| Jyoti Basu and Buddhadeb Bhattacharjee at the CPM headquarters on Alimuddin Street; (below) Brinda Karat at the hospital to see Biswas. Pictures by Sanjoy Chattopadhyaya and Amit Datta
Calcutta, March 20: The condition of state CPM secretary Anil Biswas, who was admitted to a private hospital following a massive brain haemorrhage on Saturday evening, is still 'critical but stable'.
Although Biswas's neurological status remained unchanged, his pulse and blood pressure became stable, a medical bulletin released this afternoon said. 'Repeat CT scan this morning shows marginal improvement.'
Biswas fell ill at home after a hectic eight-hour day at the party headquarters during which he ate nothing. He chaired a marathon meeting of the CPM state committee and was about to rush for the station from home to catch a train to Malda for party work when he started feeling unwell.
That night, an hour-long operation was carried out to drain a clot in the right temporo-parietal region of his brain.
Doctors attending to him today appeared divided in their approach to the management of the patient whose vital organs run the risk of coming under strain if he continues to be on the life support system too long.

########

- What to do
Answer these questions from the news report on Anil Biswas:
1. What did the repeat CT scan that morning show?
2. How long did the operation that night last?
3. To which place was Biswas about to take a train when he started feeling unwell?
The records have no connection to the news report on Anil Biswas.

- Stored data
########

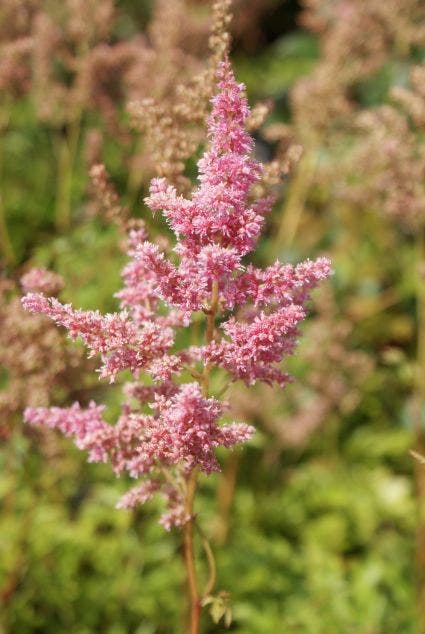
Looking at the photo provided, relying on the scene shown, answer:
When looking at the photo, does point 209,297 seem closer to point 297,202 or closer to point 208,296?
point 208,296

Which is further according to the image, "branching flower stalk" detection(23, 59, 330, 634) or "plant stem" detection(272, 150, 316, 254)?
"plant stem" detection(272, 150, 316, 254)

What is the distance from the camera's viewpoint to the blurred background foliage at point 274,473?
3383 millimetres

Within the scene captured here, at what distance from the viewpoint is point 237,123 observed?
1.52 meters

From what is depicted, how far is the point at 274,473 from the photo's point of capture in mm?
4633

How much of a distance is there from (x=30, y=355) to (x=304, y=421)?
226cm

########

- Output of the task
1. Marginal improvement.
2. An hour.
3. Malda.